Getting to know Gandhi

A swanky experiential museum dedicated to recreating the Mahatma’s life and times uses evocative art and audio-visual clips that appeal to youth

Written by Joyce William John | Pune | Published:August 15, 2013 2:34 am

Small town Jalgaon in Maharashtra doesn’t have much claim to fame on the national map. For most,it is a nondescript place that made news only because it happened to be the home of former president Pratibha Patil. But nestling in the city’s ordinariness is the Gandhi Teerth,an extraordinary centre built by the Gandhi Research Foundation (GRF),which is drawing people from across the world. Perched on top of Jain Hills and with the tailored lawns stretching ahead is the crown of the centre — Khoj Gandhiji Ki Museum.

One of the first things the museum does is bust any stereotypes of what a centre dedicated to Gandhiji — perceived to be anti-science,anti-technology and anti-modern ideas — could look like. There is nothing rustic about it. If the red sandstone structure spread over 62,000 sq ft does not impress,the first step inside the ‘experiential museum’ does. “It is this generation that needs to imbibe Gandhiji’s thoughts,so we needed to communicate with them in a manner that is understood. Mere panels and old photographs were not going to spark interest,” says Uday Mahajan,coordinator,GRF.

Visitors are greeted by guides,handed headphone sets and led through corridors lined with life-size art work inspired by Gandhiji. They then register their names at counters with interactive screens and embark on a journey back in time to when Mohandas was a boy. Then the story unfolds through evocative installations and murals,audio-visual clips,a short film shown in a bioscope and animated films projected through 3D mapping technology. Each of the more than 26 sections interwoven in a seamless stream of archived material has an element of surprise as it maps the events that set the course of Gandhiji’s life.

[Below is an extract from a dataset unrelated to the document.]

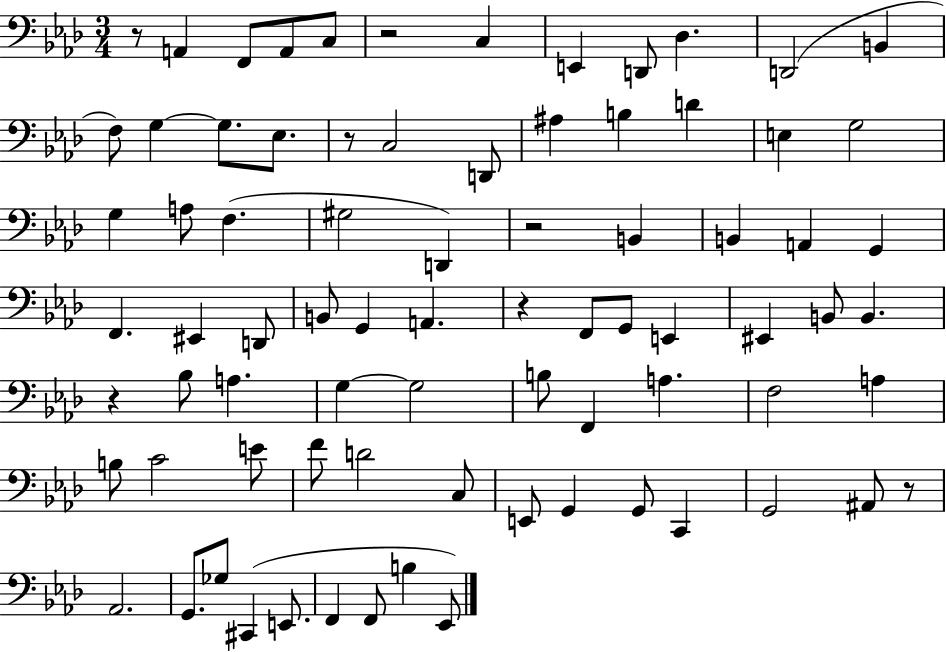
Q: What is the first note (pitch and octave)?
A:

“In the contemporary world ridden with violence,political dictatorship,materialism,immorality and a dearth of true spirituality,the relevance of Gandhiji and his message will increasingly acquire significance,” writes Padmashri Bhavarlal Jain,an industrialist,Gandhian and founder of GRF,about why he built such a centre in a city that Gandhiji visited only once.

Though the museum was inaugurated in March 2012 by the then president Patil,the management steered away from publicising it. “It is a place to be experienced; we would rather want the interest to grow by word of mouth,” says Mahajan.

If the aim of the museum was primarily to inspire youths to see Gandhiji as their role model,24-year-old Durwas Gajanan Nalge and Devendra Dinesh Bagul are proof that it is doing just that.

A student of law,Nalge has been working as a guide in the museum for nine months. “The story of Gandhiji is told with so many interesting twists that it intrigues visitors just as it intrigued Bagul and me,” he says.

“We want people to dig into little- known facts about Gandhiji and know him as more than the Father of the Nation,” says Dr Yogendra Yadav,who works at the centre and has been exploring Gandhiji for almost 20 years.